Um sistema concebido para evadir a detecção inimiga

A principal característica que confere ao sistema Majid uma periculosidade particular contra aeronaves furtivas, como o F-35, não reside em seu alcance operacional, mas sim no princípio físico fundamental de sua operação. Diferente dos sistemas de radar convencionais que emitem ondas eletromagnéticas para detectar, rastrear e classificar alvos, o Majid emprega sensores eletro-ópticos e buscadores passivos de infravermelho. Esta abordagem significa que o sistema não emite qualquer tipo de sinal que possa ser detectado pelos receptores de alerta de radar das aeronaves-alvo. Ao invés disso, ele detecta e rastreia o calor, ou assinatura térmica, emitido pelos motores da própria aeronave inimiga.

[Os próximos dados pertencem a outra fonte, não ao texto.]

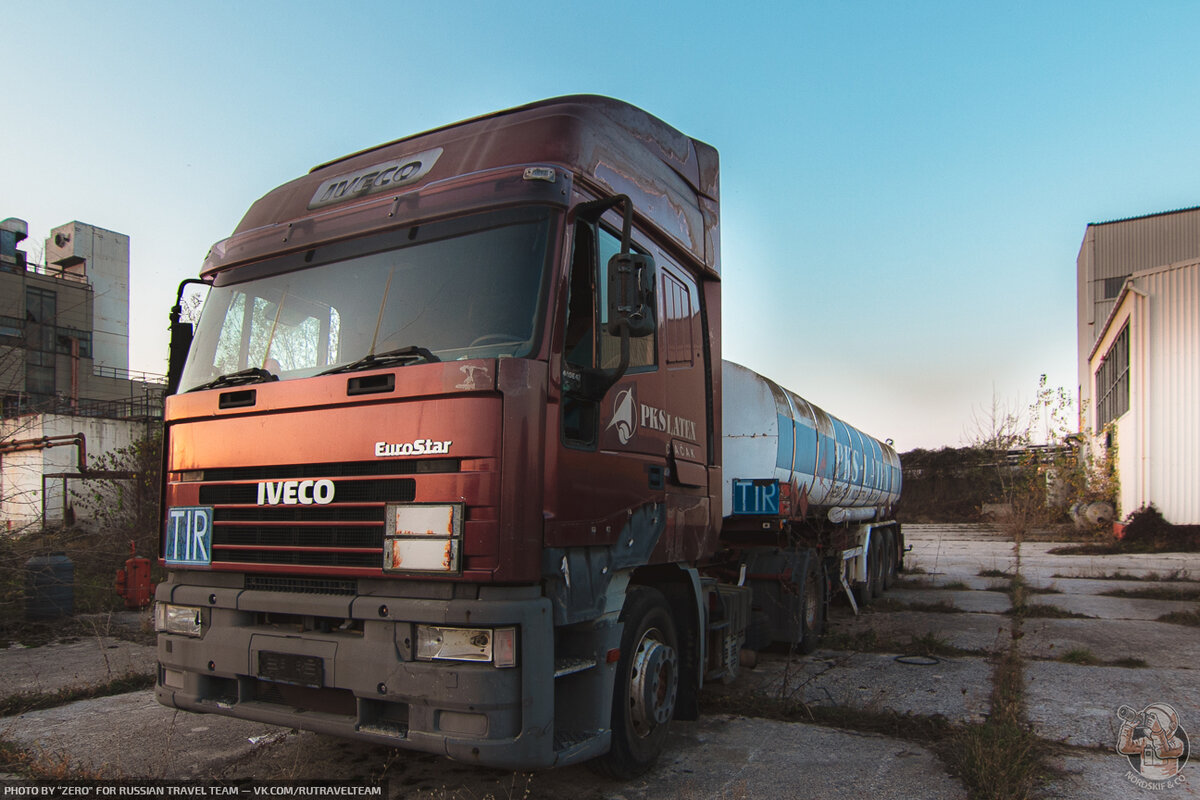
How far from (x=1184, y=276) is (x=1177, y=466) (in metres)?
4.84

Sistemas guiados por infravermelho, como o Majid, possuem uma vantagem tática crucial: eles não ativam os receptores de alerta de radar (RWR) das aeronaves visadas. Isso implica que a aeronave atacada não recebe qualquer indicação eletrônica de que está sob ameaça de um míssil ou sistema de defesa. Adicionalmente, as contramedidas de guerra eletrônica, como o jamming, que são eficazes contra sistemas baseados em radar, demonstram pouca ou nenhuma eficácia contra a detecção por infravermelho passivo. Na prática operacional, este método permite que um F-35 que sobrevoe a área de cobertura do sistema Majid possa não receber qualquer tipo de aviso antes que um míssil se aproxime e o atinja. A natureza passiva do sistema garante que o míssil chegue ao alvo sem ser detectado pelos sofisticados sistemas de guerra eletrônica da aeronave, resultando em um ataque surpresa com alto potencial de sucesso.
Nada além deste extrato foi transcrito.